The very manner in which divine inspiration is conceived is different in the Way. Origination is not in question at all, but rather what to do with it. The prophetic nature of the Sufi Message and the teachings of Inayat Khan are accepted by all three organisations. In the Way, such ‘inspired’ teaching is seen as a vehicle to convey the very inspiration itself and being in contact with this prophetic meaning.
In my view the new spiritual direction of the present and the future is self-actualisation and individual growth, rather than mass group development as in the past. This is also why I strongly advocate that spiritual leadership in the present context should aim to foster independence and self-sufficiency rather than discipleship in the context of the past. I also highly value the criteria that a spiritual teacher in today’s world lives a normal life in society, rather than be an object of wonderment or adulation as in the past. The future spiritual teacher is the friend; the real friend. The Way teaches that spiritual leadership which does not aim to foster independence and self-sufficiency in the context of society, knowledge and education, is a leadership which brings about sects, groups, cults and other forms of exclusion. This sectarianism is viewed by me as an aspect of the spiritual impulse of the past. I try to avoid it and feel that the spiritual leadership of today must emphasise universality, networking and the actualisation of spiritual consciousness in the world here and now on an individual basis. I view this as the idea of brotherhood and sisterhood in the real sense of today.

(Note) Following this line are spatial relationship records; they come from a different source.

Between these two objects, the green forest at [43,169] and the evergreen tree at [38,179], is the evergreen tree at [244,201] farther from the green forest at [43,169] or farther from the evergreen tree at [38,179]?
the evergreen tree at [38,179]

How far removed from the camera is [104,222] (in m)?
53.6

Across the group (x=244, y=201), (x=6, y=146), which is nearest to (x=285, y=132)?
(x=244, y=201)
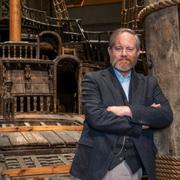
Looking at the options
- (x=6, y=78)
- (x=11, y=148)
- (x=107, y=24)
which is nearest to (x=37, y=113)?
(x=6, y=78)

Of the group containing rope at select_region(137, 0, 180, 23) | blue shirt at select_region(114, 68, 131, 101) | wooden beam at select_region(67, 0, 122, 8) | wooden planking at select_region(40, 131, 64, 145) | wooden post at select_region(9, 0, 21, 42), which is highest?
wooden beam at select_region(67, 0, 122, 8)

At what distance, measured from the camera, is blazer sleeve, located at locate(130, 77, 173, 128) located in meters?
2.16

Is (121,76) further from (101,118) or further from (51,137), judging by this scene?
(51,137)

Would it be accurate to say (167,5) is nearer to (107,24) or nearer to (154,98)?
(154,98)

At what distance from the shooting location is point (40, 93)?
38.6 feet

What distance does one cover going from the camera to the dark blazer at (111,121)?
2137mm

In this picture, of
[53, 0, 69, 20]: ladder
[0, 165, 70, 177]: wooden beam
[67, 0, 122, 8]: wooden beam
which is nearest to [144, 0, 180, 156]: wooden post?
[0, 165, 70, 177]: wooden beam

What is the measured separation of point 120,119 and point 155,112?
0.59 ft

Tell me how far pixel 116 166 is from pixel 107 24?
2321cm

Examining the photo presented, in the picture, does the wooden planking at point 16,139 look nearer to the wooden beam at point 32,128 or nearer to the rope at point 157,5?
the wooden beam at point 32,128

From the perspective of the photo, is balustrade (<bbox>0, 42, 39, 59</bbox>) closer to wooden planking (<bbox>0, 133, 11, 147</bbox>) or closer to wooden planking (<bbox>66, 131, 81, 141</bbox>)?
wooden planking (<bbox>66, 131, 81, 141</bbox>)

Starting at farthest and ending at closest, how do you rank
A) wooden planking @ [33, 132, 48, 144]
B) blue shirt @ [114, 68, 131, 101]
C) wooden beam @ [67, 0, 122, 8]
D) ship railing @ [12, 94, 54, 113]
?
wooden beam @ [67, 0, 122, 8] → ship railing @ [12, 94, 54, 113] → wooden planking @ [33, 132, 48, 144] → blue shirt @ [114, 68, 131, 101]

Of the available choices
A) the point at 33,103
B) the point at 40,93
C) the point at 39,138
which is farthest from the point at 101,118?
the point at 33,103

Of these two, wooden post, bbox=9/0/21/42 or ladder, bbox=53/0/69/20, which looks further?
ladder, bbox=53/0/69/20
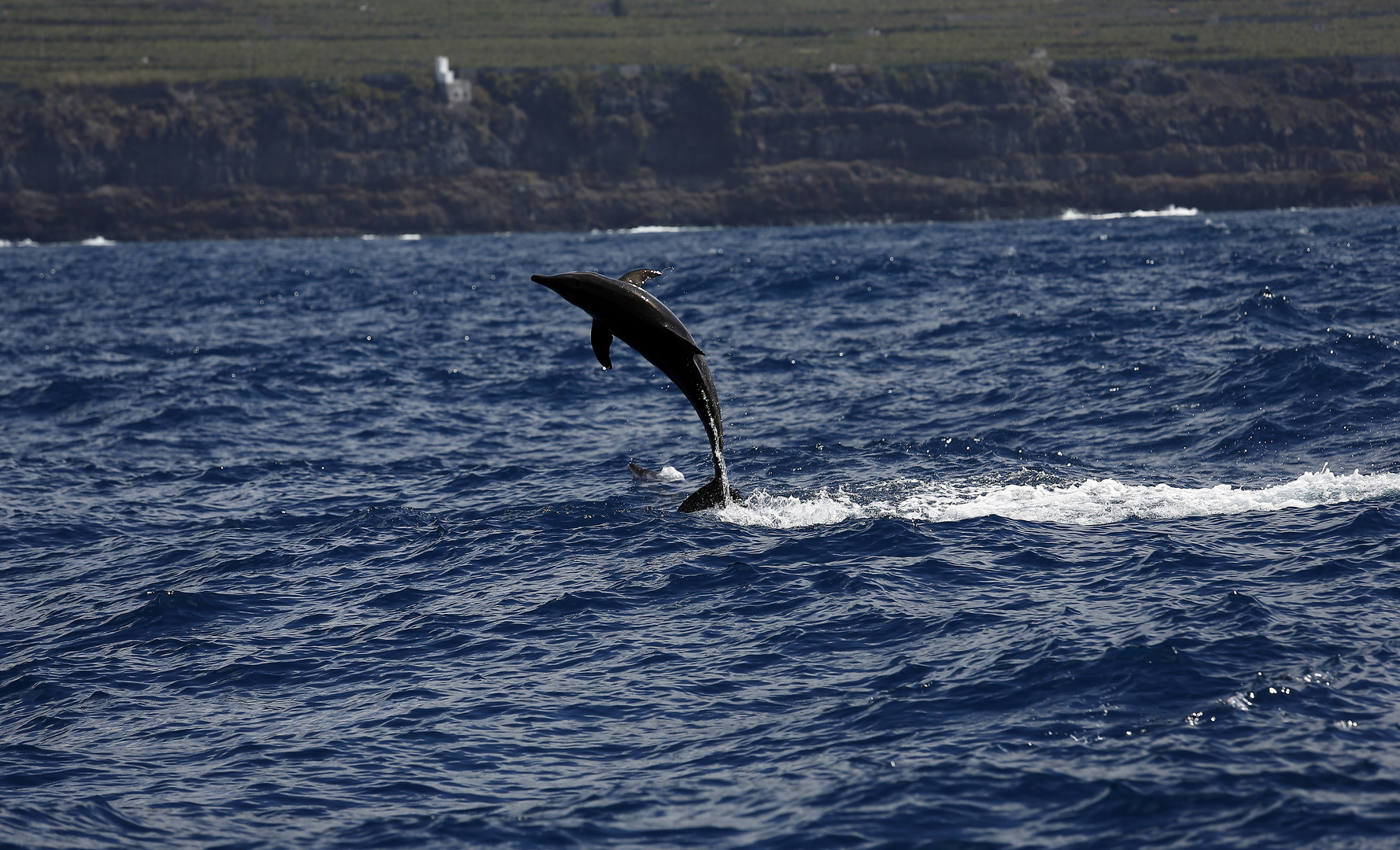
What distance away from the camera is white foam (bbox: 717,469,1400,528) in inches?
634

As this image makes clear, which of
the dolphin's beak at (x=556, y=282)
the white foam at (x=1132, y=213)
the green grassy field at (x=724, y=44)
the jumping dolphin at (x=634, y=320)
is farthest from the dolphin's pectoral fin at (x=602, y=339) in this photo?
the green grassy field at (x=724, y=44)

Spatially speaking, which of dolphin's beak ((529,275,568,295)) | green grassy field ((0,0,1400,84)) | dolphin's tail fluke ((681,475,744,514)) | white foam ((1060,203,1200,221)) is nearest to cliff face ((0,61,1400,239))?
white foam ((1060,203,1200,221))

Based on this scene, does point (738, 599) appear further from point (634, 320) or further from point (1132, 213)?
point (1132, 213)

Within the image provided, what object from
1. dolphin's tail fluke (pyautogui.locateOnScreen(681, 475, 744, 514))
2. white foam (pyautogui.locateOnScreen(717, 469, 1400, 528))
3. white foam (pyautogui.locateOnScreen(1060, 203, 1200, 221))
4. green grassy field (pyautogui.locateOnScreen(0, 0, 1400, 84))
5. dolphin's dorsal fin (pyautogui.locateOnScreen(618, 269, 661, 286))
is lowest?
white foam (pyautogui.locateOnScreen(1060, 203, 1200, 221))

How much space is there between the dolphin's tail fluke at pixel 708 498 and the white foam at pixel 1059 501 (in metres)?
0.23

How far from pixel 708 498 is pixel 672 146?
150m

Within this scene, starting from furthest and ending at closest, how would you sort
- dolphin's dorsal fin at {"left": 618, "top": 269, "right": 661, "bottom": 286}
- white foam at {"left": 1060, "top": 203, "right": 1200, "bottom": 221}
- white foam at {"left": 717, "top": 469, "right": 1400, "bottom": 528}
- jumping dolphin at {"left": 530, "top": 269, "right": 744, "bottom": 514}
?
white foam at {"left": 1060, "top": 203, "right": 1200, "bottom": 221}
white foam at {"left": 717, "top": 469, "right": 1400, "bottom": 528}
dolphin's dorsal fin at {"left": 618, "top": 269, "right": 661, "bottom": 286}
jumping dolphin at {"left": 530, "top": 269, "right": 744, "bottom": 514}

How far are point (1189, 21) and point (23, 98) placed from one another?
171 m

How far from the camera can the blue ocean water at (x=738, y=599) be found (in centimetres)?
930

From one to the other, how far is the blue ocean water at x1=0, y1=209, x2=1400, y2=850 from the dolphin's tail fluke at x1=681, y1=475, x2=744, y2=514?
35cm

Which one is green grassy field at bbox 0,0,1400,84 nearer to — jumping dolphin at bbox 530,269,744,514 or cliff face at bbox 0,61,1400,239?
cliff face at bbox 0,61,1400,239

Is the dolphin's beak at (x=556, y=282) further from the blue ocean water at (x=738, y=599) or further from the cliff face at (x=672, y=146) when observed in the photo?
the cliff face at (x=672, y=146)

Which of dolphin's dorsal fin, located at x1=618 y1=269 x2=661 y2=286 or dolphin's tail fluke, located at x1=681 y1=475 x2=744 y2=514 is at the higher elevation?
dolphin's dorsal fin, located at x1=618 y1=269 x2=661 y2=286

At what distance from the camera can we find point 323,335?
40344 millimetres
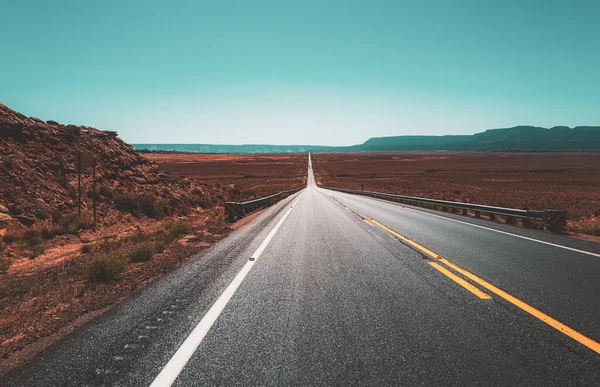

So in my opinion all three groups find their base in the same ‘teachings’ and as such form together Western Sufism. Over the next few years the three groups could develop separately and independently or they may merge or federate. Obviously it is confusing for someone trying to find the organisation of Hazrat Inayat Khan to discover that several exist. Indeed very often people discover by chance only one of these three and then after having, joined or rejected that one, they find out that there are one or two others (or more). There is a natural process among humans: tribal identification. One would wish, and obviously I do so, that these tribes may be in harmony with each other. Sometimes this harmony is there and sometimes it is not; that is also the human process. The Way teaches its adherents that there is much good to be experienced everywhere and that God's guidance is in all things. The expansive consciousness goes beyond all existing boundaries of self; even the one of being a Sufi or of being spiritual or becoming anything! I hope that in writing this I may have given you some valuable understanding of how I think of the triadic Western Sufism and especially that if you are an adherent to the Movement or Order, that the Way is not in enmity with your spiritual leadership. We simply are different yet also human and sincere.
March 10, 1987
- For simplification I shall refer to the various groupings as follows:
- The Sufi Movement founded by Hazrat Inayat Khan as The Sufi Movement;
- The Sufi Order International founded by Vilayat Inayat-Khan as the Order;
- The Sufi Way founded by Fazal Inayat~Khan as the Way;
- The present Sufi Movement represented by Dr. H.J. Witteveen as the Movement;
(1) The agglomeration of all the above in a single concept as Western Sufism;
(2) The Sufi Order which was originally founded as an esoteric school as an activity within The Sufi Movement by Hazrat Inayat Khan and having at present one branch in the Movement and one branch in the Way, as ‘The Sufi Order’. There is also such an esoteric school in the Sufi Order International.
(3) Fazal Manzil is the ‘ancestral’ house in which Sufi Inayat Khan lived from 1923 and which I consider as one of my spiritual abodes. Presently my aunt, uncle and father reside there.